#### The problem:
Edit the listing from the line with "Of those listed —" through the end of the listing, replacing "green leaf" with "green foliage" and keeping everything else unchanged.

── Given records ──

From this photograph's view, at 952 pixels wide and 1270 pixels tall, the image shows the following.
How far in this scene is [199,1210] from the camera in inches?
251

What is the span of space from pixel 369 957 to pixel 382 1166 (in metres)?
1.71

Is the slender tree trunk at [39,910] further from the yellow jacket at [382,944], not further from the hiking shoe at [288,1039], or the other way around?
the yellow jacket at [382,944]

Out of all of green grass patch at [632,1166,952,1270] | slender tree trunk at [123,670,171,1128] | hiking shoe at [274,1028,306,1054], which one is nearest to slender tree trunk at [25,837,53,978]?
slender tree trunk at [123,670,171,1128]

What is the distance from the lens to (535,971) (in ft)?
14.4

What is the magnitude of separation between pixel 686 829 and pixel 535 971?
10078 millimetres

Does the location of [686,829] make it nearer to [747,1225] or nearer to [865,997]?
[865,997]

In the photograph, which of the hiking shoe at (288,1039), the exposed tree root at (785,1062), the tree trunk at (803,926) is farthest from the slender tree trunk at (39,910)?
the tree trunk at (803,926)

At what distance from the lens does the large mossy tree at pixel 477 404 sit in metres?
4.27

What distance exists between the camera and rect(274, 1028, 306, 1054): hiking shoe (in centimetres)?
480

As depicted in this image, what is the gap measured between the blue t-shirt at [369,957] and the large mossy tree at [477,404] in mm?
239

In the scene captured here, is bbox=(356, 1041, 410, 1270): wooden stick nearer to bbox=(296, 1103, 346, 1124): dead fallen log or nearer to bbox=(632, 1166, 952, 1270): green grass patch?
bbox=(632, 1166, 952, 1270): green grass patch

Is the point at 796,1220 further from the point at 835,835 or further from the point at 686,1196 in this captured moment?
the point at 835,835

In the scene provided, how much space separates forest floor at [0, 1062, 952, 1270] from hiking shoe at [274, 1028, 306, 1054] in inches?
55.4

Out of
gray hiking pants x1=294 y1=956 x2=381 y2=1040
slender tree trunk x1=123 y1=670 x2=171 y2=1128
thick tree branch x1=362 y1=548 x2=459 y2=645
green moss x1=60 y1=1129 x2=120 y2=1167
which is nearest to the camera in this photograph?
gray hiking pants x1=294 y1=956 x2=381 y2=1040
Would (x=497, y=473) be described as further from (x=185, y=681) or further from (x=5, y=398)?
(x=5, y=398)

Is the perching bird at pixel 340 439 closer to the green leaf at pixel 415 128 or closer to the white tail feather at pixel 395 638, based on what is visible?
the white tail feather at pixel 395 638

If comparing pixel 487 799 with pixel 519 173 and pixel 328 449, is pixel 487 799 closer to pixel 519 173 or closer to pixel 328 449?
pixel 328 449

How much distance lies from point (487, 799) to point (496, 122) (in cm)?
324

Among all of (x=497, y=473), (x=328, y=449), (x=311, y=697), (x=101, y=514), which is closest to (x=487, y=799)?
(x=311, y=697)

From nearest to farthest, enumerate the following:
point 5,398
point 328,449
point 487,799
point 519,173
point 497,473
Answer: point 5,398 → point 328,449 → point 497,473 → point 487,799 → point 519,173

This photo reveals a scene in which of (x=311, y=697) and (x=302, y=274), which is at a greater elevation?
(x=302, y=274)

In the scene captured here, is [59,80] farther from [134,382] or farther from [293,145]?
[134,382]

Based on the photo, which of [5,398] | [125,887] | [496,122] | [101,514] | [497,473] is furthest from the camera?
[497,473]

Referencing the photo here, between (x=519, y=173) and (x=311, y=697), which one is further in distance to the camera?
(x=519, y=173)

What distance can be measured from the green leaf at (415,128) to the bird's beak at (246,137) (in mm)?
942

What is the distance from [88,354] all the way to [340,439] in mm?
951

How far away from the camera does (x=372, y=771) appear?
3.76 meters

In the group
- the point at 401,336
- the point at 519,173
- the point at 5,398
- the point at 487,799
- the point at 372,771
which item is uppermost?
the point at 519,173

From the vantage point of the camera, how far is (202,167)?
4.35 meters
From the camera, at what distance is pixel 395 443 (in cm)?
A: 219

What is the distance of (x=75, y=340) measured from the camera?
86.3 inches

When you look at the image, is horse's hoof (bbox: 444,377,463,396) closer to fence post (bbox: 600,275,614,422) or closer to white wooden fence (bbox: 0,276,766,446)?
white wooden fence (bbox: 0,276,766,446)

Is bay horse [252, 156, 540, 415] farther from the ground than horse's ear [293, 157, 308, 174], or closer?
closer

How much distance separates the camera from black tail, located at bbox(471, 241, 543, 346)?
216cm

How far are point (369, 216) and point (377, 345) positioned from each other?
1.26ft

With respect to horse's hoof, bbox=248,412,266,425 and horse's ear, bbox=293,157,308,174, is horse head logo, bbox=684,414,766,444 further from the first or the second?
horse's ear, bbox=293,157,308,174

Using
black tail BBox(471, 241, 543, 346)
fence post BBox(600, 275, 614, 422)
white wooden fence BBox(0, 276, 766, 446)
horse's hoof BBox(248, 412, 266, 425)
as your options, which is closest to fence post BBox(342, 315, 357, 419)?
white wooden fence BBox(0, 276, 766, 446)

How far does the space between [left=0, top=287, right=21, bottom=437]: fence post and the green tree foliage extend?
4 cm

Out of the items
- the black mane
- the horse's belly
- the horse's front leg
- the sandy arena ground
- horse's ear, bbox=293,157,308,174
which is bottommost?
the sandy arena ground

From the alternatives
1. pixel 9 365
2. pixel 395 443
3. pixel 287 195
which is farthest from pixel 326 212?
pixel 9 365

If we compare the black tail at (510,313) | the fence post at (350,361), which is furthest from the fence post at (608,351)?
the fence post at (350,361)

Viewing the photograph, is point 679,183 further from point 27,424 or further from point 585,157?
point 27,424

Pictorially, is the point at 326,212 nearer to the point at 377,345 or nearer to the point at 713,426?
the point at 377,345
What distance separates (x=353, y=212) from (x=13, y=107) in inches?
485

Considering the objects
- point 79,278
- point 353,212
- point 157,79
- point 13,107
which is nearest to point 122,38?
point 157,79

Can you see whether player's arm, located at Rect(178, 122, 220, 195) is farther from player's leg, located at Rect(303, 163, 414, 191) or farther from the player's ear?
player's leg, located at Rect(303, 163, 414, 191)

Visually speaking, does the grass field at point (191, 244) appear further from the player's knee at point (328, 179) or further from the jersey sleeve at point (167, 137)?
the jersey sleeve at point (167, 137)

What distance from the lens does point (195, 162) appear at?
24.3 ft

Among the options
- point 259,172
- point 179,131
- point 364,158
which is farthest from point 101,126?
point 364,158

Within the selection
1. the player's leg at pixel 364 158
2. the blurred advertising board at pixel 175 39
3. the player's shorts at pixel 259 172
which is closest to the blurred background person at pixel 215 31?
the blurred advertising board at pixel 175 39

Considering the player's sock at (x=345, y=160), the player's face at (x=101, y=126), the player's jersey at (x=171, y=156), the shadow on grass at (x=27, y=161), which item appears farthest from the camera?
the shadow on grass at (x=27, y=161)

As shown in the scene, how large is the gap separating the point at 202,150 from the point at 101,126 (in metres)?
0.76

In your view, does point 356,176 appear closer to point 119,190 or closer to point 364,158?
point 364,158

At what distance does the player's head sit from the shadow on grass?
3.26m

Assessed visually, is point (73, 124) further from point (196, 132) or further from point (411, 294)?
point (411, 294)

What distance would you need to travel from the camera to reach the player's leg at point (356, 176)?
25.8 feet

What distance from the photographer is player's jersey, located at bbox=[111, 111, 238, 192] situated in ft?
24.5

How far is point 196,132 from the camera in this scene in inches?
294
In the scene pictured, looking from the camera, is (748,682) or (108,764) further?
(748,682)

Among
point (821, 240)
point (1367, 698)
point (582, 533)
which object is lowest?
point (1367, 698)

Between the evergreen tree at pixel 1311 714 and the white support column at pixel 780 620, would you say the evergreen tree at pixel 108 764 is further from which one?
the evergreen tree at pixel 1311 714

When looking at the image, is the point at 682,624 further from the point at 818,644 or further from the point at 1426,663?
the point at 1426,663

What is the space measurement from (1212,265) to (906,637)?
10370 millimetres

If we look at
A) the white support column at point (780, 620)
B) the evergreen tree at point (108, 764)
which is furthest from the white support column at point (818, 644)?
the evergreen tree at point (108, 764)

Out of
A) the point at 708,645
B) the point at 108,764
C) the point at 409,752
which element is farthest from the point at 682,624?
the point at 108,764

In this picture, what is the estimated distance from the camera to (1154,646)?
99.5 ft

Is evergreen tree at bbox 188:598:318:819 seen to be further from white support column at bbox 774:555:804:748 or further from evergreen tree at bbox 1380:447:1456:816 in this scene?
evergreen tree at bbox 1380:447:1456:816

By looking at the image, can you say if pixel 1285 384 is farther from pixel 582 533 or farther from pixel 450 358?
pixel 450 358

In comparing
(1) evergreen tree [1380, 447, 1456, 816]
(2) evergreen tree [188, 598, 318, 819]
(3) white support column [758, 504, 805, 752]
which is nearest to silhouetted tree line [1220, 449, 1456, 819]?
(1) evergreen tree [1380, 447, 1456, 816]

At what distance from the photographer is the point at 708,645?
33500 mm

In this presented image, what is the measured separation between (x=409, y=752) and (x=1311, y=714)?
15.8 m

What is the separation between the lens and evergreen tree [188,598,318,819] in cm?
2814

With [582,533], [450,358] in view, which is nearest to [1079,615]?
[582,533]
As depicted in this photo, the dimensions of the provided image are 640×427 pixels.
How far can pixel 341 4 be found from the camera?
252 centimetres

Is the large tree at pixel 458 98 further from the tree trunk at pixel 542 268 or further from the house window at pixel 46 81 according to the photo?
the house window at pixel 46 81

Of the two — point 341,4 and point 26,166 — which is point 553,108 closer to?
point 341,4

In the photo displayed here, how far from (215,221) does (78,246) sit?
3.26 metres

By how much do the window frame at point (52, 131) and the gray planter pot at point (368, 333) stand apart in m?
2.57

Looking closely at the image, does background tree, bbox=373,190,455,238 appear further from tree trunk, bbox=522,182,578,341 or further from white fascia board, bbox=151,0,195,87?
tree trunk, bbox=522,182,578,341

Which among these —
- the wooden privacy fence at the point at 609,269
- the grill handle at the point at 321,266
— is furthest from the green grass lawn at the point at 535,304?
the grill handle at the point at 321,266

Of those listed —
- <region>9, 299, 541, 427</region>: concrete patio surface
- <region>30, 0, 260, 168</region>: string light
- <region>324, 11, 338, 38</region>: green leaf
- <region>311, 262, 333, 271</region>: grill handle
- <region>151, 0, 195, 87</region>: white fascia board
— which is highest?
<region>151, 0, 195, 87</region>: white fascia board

───

#### Expected answer:
Of those listed —
- <region>9, 299, 541, 427</region>: concrete patio surface
- <region>30, 0, 260, 168</region>: string light
- <region>324, 11, 338, 38</region>: green foliage
- <region>311, 262, 333, 271</region>: grill handle
- <region>151, 0, 195, 87</region>: white fascia board
— which is highest?
<region>151, 0, 195, 87</region>: white fascia board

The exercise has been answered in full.